It’s been a wild few weeks if you’re a stock investor. At Simply Money, we want to share a few important reminders we think will help keep you sane.
1. Stop obsessing about “points.” The only thing you ever hear on the news or see online is, “The Dow tumbled 600 points,” or, “The Dow plunged 800 points.” Sure, these sound like big numbers, but points don’t mean anything!
As the Dow’s trading level gets larger, the impact of ‘points’ gets smaller. For example: in 1987 when the Dow was trading around 2,200, a 500-point drop was about a 23% loss. Today, with the Dow trading around 24,000, a 500-point loss is about 2%.
Simply put, percentages matter more than points.
2. While you’re at it, stop obsessing about the Dow. It’s only 30 stocks, meaning it doesn’t represent the broad U.S. economy. Look at the S&P 500 instead (this is comprised of the 500 largest publicly-traded U.S. companies).
Also, keep in mind that the Dow is a price-weighted index. Translation? Higher-priced stocks affect the Dow’s performance more than lower-priced stocks.
For instance, Boeing, the Dow’s most expensive stock at $330/share, will have a bigger impact on the index than Pfizer, the least expensive stock at $42/share, just because the stock costs more. This methodology can lead to just one stock having a huge influence on the Dow’s performance on a given day.
Meanwhile, the S&P 500 takes a different, more logical approach by being a market-weighted index – bigger companies (as determined by market capitalization) make up more of the index’s value.
3. Oh, and stop looking at your account values. If you’re a long-term investor (which we hope you are), you shouldn’t care what the stock market does over the course of a few days, a few weeks, a few months, or, quite frankly, a few years.
Stop driving yourself crazy by looking at your accounts every single time the stock market dips. You’re not helping yourself.
4. Remind yourself the losses aren’t “real.” Yes, we know they definitely feel real. But as long as you don’t sell when stocks are down, your losses are just on paper. They’re not real.
However, if you do decide to sell, you’re ultimately “locking-in” the losses you keep fretting about.
5. Don’t panic: Sorry, but what you’re experiencing now is the ‘price of admission’ for getting into the stock market.
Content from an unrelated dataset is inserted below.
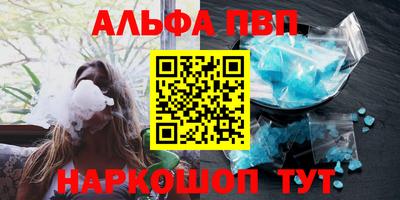 бошки Балашиха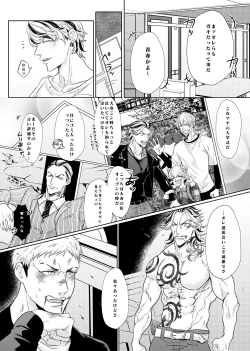 Page 7 of Live, Love, Laugh and be happy!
A ‘correction’ (a drop of 10%-20%) happens about every 12-18 months, and a ‘bear market’ (defined as a drop of 20%+) happens about every six years or so. But the silver lining is these cycles are normal, even healthy.
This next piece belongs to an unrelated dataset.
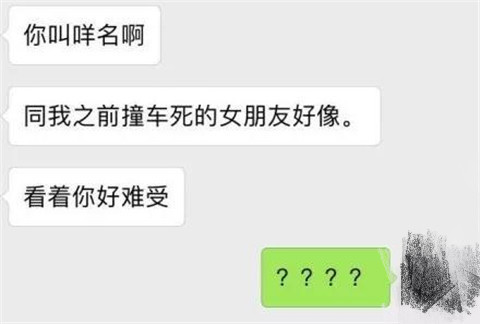 直男癌聊天搞笑截图，难怪找不到女朋友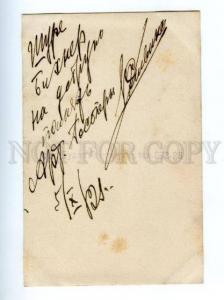 146807 SLIVINSKY Russian OPERA Singer ONEGIN PHOTO AUTOGRAPH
6. Keep short-term money out of the market. If you have a big expense to pay for within the next three to five years, (for instance, college, a wedding, a down payment) this money should not be in the market to begin with.
As you’ve been seeing, the stock market can be way too turbulent in the short term. Money you need soon should not be exposed to this risk.
Similarly, if you’re approaching retirement in the near future, have a cash cushion that can cover a few years of living expenses. This strategy can help you avoid withdrawing money from your investments (and, as mentioned above, locking in losses) if the market happens to fall early in your retirement.
7. Have someone look at the risk you’re taking. Do you know how much risk your retirement plan and investments are taking? Or, maybe you do, but you’ve still been a nervous wreck lately?
In both of these scenarios, work with a fiduciary financial advisor to help make sure your investment mix of stocks and bonds is appropriate for your goals.
The Simply Money Point
We know a lot of our tips are easier said than done. After all, this is your hard-earned money we’re talking about. But as we like to say at Simply Money, the market likes to take from the impatient and give to the patient.